WHAT YOU WILL DO: Leave out the pictures and repeat the entries below verbatim.

Short web captions
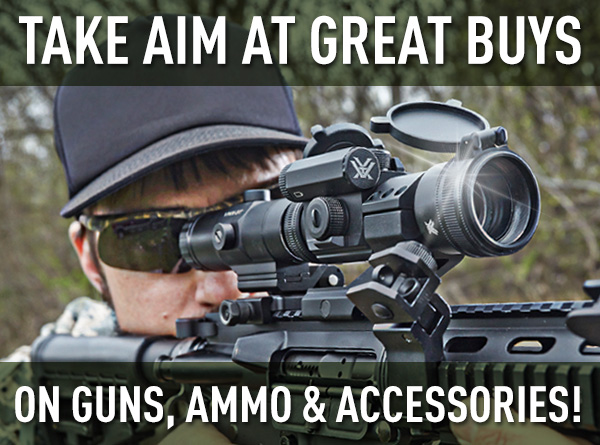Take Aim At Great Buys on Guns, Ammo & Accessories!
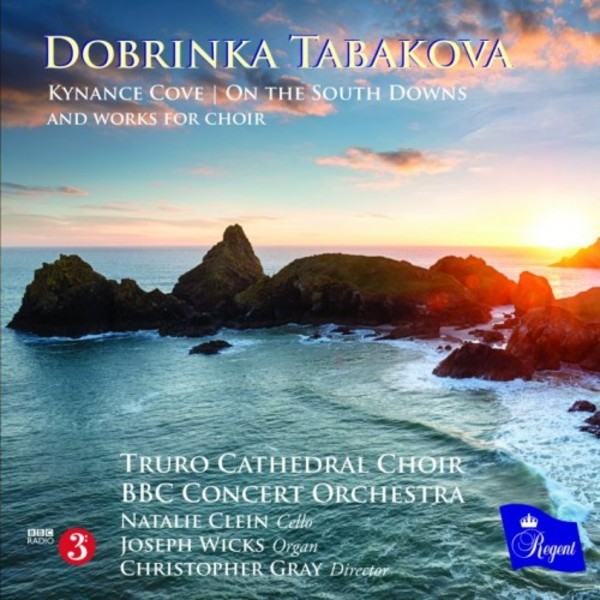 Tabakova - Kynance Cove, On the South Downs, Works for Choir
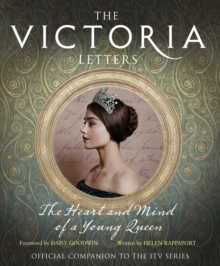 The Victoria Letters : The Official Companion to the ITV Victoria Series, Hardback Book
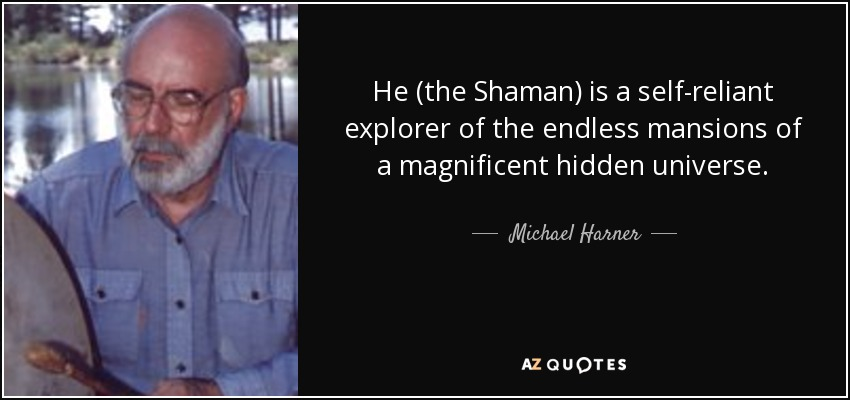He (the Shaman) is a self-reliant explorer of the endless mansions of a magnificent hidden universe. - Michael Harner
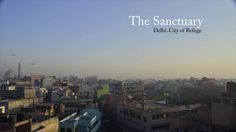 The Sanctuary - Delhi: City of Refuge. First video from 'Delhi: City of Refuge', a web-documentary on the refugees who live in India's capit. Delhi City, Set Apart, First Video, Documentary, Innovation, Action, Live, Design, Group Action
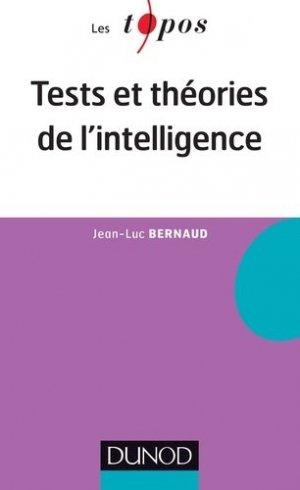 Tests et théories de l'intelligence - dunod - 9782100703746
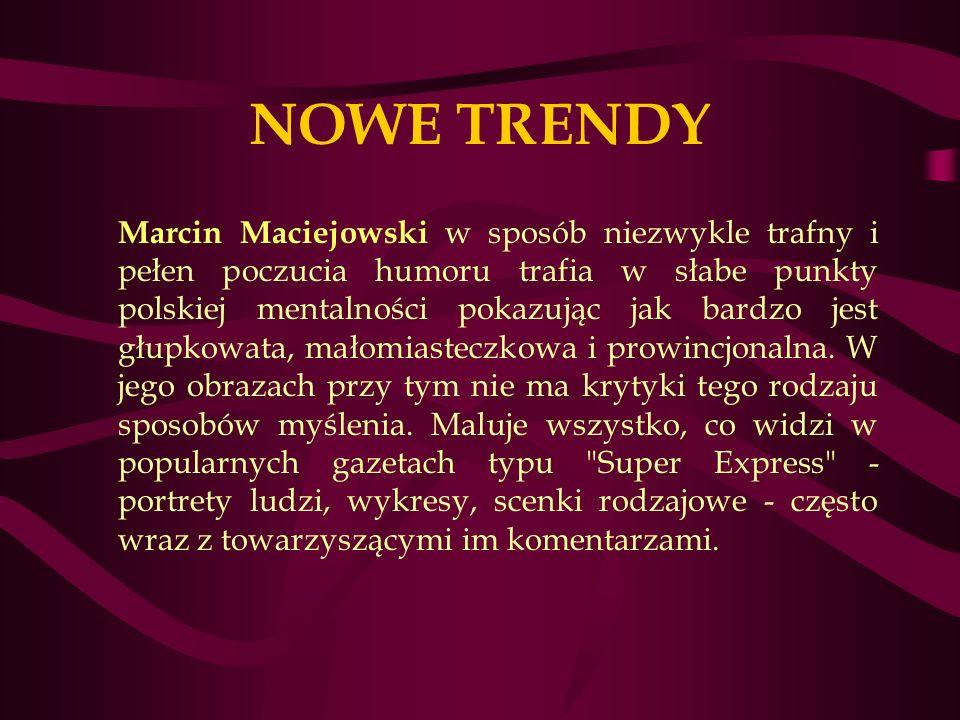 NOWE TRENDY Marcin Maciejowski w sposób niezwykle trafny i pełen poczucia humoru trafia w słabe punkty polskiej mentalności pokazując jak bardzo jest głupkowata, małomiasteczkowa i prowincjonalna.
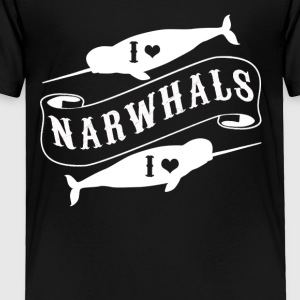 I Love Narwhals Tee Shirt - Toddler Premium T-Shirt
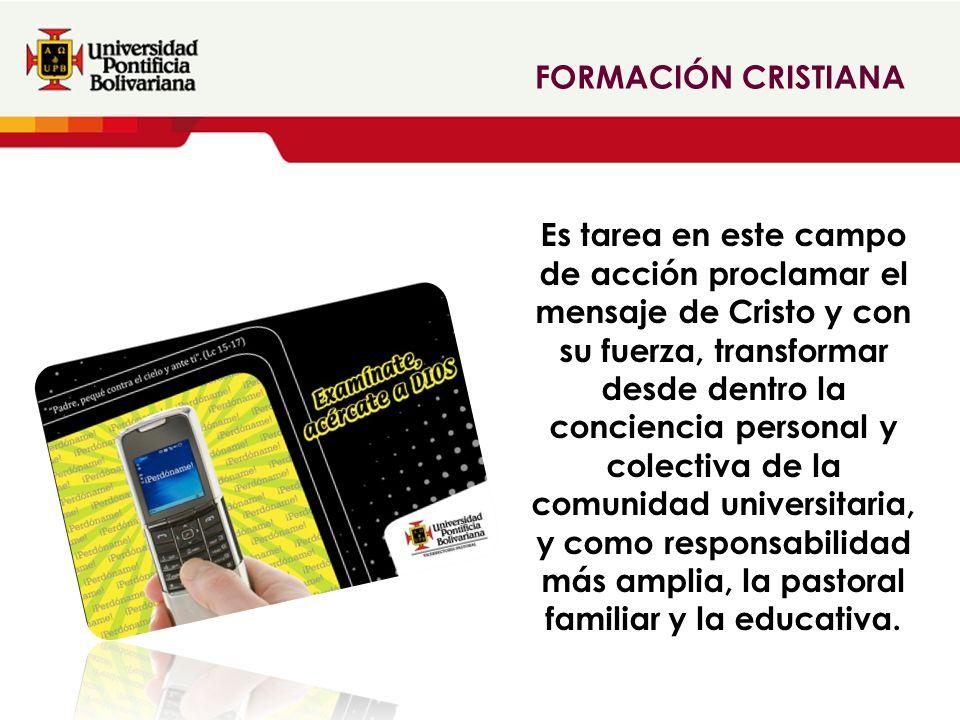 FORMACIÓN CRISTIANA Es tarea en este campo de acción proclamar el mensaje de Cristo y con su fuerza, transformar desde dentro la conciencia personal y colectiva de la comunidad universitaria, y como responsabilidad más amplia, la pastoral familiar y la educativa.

ANSWER TO THIS EXERCISE:
Take Aim At Great Buys on Guns, Ammo & Accessories!
 Tabakova - Kynance Cove, On the South Downs, Works for Choir
 The Victoria Letters : The Official Companion to the ITV Victoria Series, Hardback Book
He (the Shaman) is a self-reliant explorer of the endless mansions of a magnificent hidden universe. - Michael Harner
 The Sanctuary - Delhi: City of Refuge. First video from 'Delhi: City of Refuge', a web-documentary on the refugees who live in India's capit. Delhi City, Set Apart, First Video, Documentary, Innovation, Action, Live, Design, Group Action
 Tests et théories de l'intelligence - dunod - 9782100703746
 NOWE TRENDY Marcin Maciejowski w sposób niezwykle trafny i pełen poczucia humoru trafia w słabe punkty polskiej mentalności pokazując jak bardzo jest głupkowata, małomiasteczkowa i prowincjonalna.
 I Love Narwhals Tee Shirt - Toddler Premium T-Shirt
 FORMACIÓN CRISTIANA Es tarea en este campo de acción proclamar el mensaje de Cristo y con su fuerza, transformar desde dentro la conciencia personal y colectiva de la comunidad universitaria, y como responsabilidad más amplia, la pastoral familiar y la educativa.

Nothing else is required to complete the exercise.